#### TASK
Locate each line in the items below that contains the string "uppermost", and copy every such line in full. The match is case-sensitive.

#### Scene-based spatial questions
* * * *
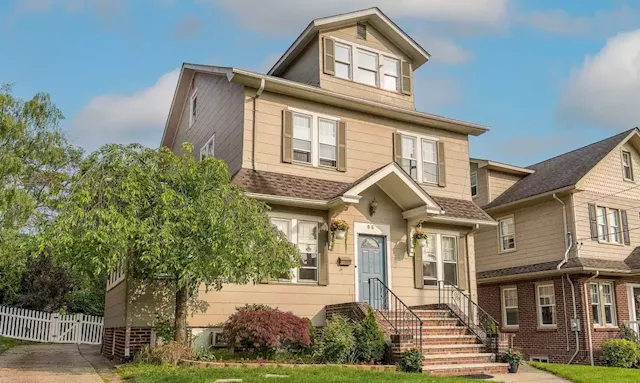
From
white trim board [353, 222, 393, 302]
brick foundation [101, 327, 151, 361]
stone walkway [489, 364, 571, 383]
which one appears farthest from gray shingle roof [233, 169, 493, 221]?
stone walkway [489, 364, 571, 383]

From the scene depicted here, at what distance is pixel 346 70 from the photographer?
16859mm

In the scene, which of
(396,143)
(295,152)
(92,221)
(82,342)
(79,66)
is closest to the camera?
(92,221)

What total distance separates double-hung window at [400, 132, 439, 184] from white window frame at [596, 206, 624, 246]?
7902mm

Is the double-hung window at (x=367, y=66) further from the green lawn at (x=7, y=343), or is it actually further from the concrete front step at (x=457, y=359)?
the green lawn at (x=7, y=343)

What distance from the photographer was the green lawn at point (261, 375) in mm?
8836

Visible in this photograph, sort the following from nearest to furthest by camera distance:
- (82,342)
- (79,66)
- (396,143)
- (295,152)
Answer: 1. (79,66)
2. (295,152)
3. (396,143)
4. (82,342)

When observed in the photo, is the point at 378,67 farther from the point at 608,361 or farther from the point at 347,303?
the point at 608,361

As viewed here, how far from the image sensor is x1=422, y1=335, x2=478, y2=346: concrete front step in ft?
42.3

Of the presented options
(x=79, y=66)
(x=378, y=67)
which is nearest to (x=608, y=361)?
(x=378, y=67)

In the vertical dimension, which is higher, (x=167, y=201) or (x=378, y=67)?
(x=378, y=67)

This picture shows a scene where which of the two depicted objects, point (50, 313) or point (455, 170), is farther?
point (50, 313)

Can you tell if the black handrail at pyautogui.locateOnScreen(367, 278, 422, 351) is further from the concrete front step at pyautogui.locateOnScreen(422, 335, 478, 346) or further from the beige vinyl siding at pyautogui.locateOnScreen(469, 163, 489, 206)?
the beige vinyl siding at pyautogui.locateOnScreen(469, 163, 489, 206)

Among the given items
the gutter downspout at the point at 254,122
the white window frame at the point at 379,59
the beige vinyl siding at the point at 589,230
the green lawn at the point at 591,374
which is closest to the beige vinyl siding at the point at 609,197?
the beige vinyl siding at the point at 589,230

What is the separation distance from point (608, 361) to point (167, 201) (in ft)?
51.2
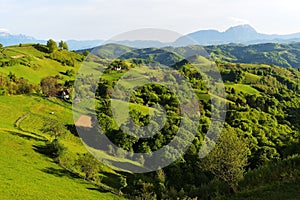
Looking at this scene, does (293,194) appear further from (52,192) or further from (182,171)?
(182,171)

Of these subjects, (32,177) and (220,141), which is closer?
(32,177)

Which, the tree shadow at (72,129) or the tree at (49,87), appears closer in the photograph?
the tree shadow at (72,129)

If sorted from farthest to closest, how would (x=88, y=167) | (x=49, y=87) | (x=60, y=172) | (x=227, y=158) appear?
(x=49, y=87), (x=88, y=167), (x=60, y=172), (x=227, y=158)

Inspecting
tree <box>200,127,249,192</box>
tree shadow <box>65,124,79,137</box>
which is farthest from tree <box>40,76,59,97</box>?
tree <box>200,127,249,192</box>

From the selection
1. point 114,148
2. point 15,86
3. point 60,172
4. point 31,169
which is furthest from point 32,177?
point 15,86

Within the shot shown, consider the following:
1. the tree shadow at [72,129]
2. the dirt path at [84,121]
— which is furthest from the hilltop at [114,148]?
the dirt path at [84,121]

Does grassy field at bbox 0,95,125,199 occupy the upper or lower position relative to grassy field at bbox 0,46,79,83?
lower

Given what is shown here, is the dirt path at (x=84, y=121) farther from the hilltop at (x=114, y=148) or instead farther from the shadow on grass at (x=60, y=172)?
the shadow on grass at (x=60, y=172)

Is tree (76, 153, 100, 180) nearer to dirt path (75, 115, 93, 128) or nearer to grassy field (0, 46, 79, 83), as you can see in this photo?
A: dirt path (75, 115, 93, 128)

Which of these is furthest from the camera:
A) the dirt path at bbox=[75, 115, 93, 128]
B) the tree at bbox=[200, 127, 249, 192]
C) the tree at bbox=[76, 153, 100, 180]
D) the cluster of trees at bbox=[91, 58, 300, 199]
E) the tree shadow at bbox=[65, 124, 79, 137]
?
the dirt path at bbox=[75, 115, 93, 128]

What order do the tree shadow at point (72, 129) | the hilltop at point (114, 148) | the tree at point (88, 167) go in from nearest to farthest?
the hilltop at point (114, 148), the tree at point (88, 167), the tree shadow at point (72, 129)

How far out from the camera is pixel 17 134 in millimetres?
49906

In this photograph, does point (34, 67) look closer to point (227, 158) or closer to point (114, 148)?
point (114, 148)

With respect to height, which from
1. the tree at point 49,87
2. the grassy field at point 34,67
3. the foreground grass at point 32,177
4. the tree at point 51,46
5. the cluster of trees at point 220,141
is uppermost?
the tree at point 51,46
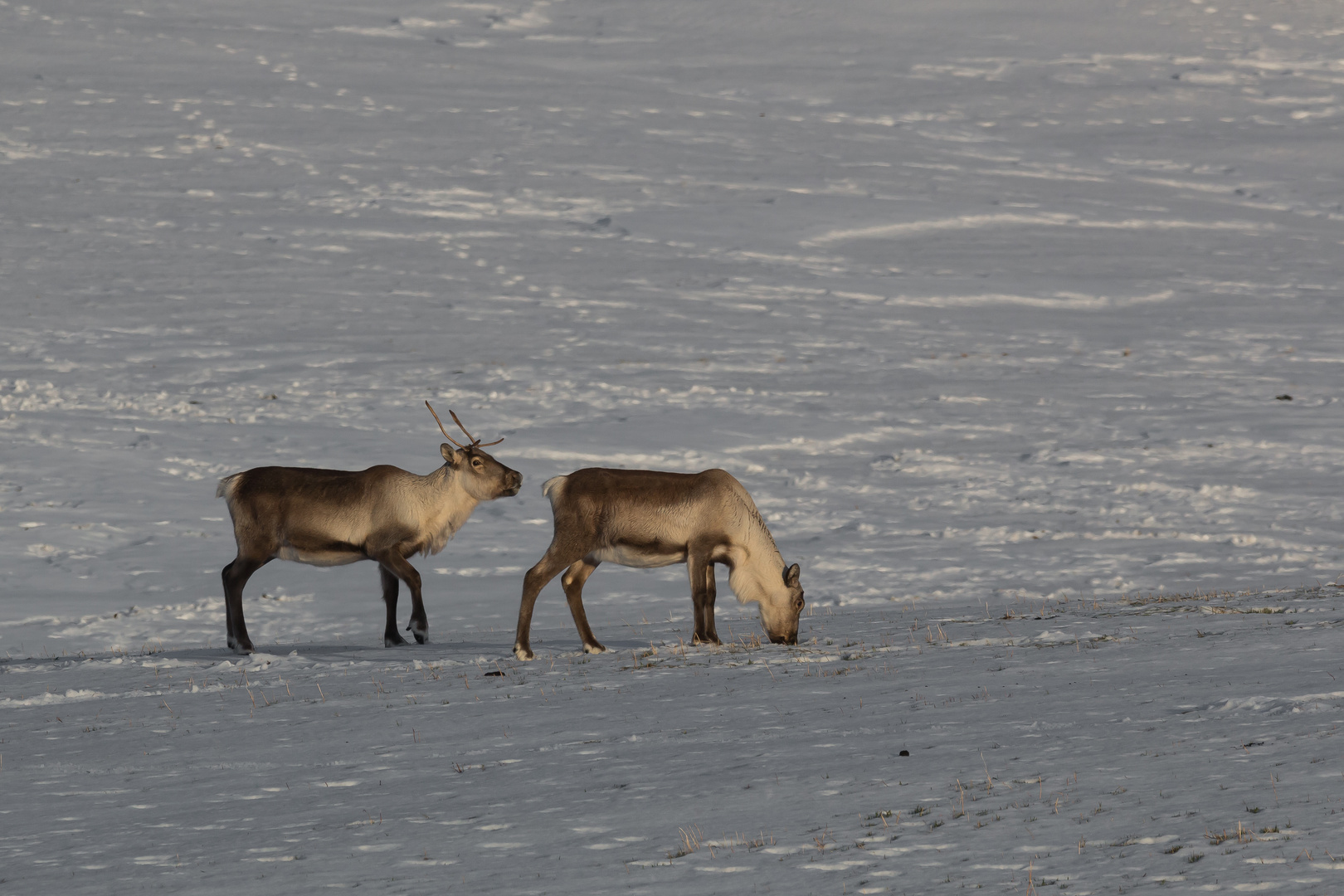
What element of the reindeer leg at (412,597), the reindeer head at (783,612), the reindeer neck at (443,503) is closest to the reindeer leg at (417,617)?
the reindeer leg at (412,597)

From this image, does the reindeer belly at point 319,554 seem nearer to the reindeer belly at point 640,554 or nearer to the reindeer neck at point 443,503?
the reindeer neck at point 443,503

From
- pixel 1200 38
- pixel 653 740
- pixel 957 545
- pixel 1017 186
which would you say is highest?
pixel 1200 38

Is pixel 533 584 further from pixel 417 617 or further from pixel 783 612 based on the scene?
pixel 783 612

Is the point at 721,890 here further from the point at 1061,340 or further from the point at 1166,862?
the point at 1061,340

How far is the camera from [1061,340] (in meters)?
30.0

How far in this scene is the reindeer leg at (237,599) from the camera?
13.1 meters

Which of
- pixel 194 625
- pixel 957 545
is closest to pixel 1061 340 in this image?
pixel 957 545

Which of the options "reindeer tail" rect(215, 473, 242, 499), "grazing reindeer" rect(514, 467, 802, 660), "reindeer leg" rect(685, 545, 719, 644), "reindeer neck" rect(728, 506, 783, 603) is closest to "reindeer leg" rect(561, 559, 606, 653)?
"grazing reindeer" rect(514, 467, 802, 660)

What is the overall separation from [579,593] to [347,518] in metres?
2.47

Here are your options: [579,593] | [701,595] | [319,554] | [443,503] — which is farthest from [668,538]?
[319,554]

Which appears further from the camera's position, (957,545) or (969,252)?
(969,252)

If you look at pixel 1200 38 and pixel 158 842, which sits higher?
pixel 1200 38

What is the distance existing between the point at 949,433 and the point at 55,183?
24.7m

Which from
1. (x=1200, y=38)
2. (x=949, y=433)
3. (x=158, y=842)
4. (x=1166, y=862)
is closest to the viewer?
(x=1166, y=862)
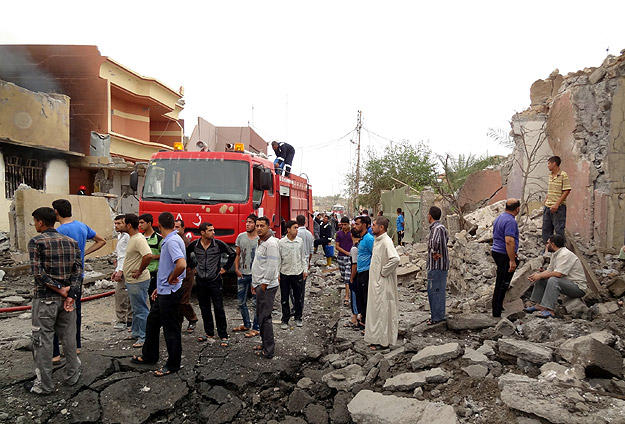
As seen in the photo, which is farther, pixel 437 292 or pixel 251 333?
pixel 251 333

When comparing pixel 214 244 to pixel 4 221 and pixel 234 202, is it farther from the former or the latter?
pixel 4 221

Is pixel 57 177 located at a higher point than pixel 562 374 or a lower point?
higher

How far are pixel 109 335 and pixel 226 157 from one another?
11.6 feet

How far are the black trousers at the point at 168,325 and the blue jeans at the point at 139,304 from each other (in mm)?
671

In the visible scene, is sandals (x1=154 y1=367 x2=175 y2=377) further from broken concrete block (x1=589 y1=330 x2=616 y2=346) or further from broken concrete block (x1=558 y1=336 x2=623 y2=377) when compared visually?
broken concrete block (x1=589 y1=330 x2=616 y2=346)

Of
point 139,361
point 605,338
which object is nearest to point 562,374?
point 605,338

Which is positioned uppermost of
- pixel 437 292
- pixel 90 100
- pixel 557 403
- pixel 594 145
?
pixel 90 100

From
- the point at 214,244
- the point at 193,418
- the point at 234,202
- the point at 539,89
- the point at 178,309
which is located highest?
the point at 539,89

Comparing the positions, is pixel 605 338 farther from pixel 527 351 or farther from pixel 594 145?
pixel 594 145

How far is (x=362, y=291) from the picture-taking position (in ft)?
19.5

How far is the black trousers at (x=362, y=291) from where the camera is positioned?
584cm

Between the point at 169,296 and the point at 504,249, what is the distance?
14.0ft

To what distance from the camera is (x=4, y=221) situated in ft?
36.9

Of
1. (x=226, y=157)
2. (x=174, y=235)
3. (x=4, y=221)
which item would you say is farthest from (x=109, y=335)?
(x=4, y=221)
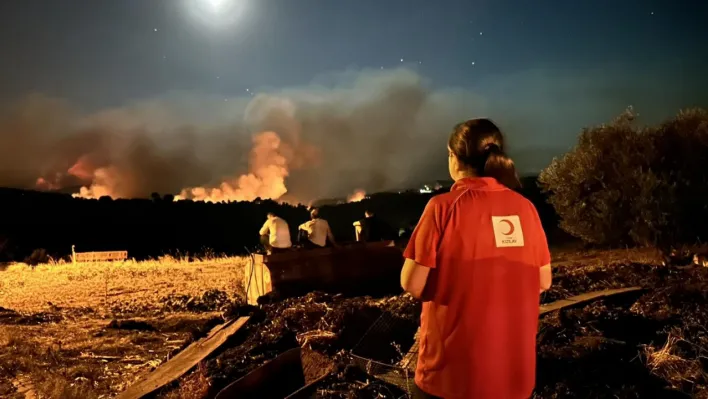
* * * *
#### TASK SOLUTION
is uppermost?
Which is positioned uppermost of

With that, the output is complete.